### STATED PROBLEM:
Copy the data word for word, starting at the line that contains "Is the roof" and ending with the last line of the data.

### SUPPLIED MATERIAL:
#####

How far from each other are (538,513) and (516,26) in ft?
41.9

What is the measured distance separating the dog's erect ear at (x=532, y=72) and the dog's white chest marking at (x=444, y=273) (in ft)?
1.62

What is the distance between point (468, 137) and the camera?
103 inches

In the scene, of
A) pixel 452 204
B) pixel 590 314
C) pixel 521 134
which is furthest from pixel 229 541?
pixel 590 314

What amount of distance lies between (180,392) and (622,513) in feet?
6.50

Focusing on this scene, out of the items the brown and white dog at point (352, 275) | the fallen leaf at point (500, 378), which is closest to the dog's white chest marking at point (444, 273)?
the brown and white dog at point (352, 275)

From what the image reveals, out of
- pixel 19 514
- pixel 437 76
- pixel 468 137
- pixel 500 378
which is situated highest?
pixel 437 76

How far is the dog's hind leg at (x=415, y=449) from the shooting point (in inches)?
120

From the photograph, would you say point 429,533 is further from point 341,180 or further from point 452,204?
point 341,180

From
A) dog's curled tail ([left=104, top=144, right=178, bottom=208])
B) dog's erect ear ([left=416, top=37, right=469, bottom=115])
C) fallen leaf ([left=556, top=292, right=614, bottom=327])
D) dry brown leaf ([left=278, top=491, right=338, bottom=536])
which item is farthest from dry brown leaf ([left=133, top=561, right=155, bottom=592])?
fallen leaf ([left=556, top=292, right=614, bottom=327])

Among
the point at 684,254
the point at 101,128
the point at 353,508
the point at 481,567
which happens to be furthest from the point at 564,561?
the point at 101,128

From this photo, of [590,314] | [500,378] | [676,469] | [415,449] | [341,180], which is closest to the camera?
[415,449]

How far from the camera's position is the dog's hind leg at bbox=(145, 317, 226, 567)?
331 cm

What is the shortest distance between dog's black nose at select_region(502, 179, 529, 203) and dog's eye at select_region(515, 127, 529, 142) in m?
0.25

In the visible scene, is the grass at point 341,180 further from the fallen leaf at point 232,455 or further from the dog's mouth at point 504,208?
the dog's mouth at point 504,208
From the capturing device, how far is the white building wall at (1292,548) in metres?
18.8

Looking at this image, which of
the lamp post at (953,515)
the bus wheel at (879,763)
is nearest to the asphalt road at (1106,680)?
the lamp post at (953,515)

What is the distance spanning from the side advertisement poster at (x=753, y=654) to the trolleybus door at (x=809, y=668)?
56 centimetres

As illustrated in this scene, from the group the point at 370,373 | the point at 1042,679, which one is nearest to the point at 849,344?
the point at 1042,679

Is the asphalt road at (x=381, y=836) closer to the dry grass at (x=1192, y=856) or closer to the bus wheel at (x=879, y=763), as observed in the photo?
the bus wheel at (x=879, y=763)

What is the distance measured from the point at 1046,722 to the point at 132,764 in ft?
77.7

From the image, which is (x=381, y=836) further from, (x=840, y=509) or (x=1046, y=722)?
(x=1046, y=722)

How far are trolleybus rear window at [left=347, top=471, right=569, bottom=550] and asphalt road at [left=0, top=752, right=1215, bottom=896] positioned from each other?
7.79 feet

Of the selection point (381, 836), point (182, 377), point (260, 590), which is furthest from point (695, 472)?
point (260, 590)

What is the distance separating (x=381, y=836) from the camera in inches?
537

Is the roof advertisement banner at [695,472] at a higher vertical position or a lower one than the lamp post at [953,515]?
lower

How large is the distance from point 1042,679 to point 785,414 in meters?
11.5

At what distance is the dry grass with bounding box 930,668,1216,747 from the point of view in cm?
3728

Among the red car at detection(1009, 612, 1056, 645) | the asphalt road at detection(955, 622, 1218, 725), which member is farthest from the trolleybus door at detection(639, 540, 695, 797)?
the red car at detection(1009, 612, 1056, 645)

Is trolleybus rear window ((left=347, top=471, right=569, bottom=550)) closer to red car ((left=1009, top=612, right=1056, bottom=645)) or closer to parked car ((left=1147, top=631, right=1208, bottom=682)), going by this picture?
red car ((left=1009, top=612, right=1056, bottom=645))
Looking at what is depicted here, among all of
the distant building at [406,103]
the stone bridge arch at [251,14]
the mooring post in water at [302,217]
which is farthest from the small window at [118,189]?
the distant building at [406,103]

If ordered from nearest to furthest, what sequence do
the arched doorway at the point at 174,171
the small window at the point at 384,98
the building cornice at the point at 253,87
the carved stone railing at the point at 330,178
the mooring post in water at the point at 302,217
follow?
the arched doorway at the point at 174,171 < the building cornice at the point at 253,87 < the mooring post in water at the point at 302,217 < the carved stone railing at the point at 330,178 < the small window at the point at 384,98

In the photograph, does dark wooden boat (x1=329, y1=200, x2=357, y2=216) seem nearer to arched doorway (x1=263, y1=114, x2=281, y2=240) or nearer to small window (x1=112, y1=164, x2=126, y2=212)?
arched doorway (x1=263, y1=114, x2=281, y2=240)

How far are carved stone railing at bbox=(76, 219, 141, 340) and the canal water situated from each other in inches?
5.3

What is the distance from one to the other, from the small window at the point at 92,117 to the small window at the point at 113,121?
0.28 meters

#####

### REPLY:
Is the roof advertisement banner at [695,472] at a higher vertical position or a lower one than the lamp post at [953,515]?
lower

How large is the distance from point 1042,679 to point 785,414 in meters?
11.5

At what distance is the dry grass with bounding box 930,668,1216,747 from the point of view in cm?
3728

Among the red car at detection(1009, 612, 1056, 645) | the asphalt road at detection(955, 622, 1218, 725), which member is farthest from the trolleybus door at detection(639, 540, 695, 797)?
the red car at detection(1009, 612, 1056, 645)

Is trolleybus rear window ((left=347, top=471, right=569, bottom=550)) closer to red car ((left=1009, top=612, right=1056, bottom=645)) or closer to parked car ((left=1147, top=631, right=1208, bottom=682)), going by this picture?
red car ((left=1009, top=612, right=1056, bottom=645))
Looking at what is depicted here, among all of
the distant building at [406,103]
the stone bridge arch at [251,14]
the mooring post in water at [302,217]
which is farthest from the small window at [118,189]?
the distant building at [406,103]

If ordered from nearest to furthest, what sequence do
the arched doorway at the point at 174,171
the small window at the point at 384,98
the building cornice at the point at 253,87
the carved stone railing at the point at 330,178
the mooring post in water at the point at 302,217
follow?
the arched doorway at the point at 174,171 < the building cornice at the point at 253,87 < the mooring post in water at the point at 302,217 < the carved stone railing at the point at 330,178 < the small window at the point at 384,98

In the photograph, does dark wooden boat (x1=329, y1=200, x2=357, y2=216) seem nearer to arched doorway (x1=263, y1=114, x2=281, y2=240) or nearer to small window (x1=112, y1=164, x2=126, y2=212)?
arched doorway (x1=263, y1=114, x2=281, y2=240)

How far are carved stone railing at bbox=(76, 219, 141, 340) and the canal water situated from each other in inches?
5.3

What is the distance from one to the other, from the small window at the point at 92,117 to the small window at the point at 113,121?
0.28 meters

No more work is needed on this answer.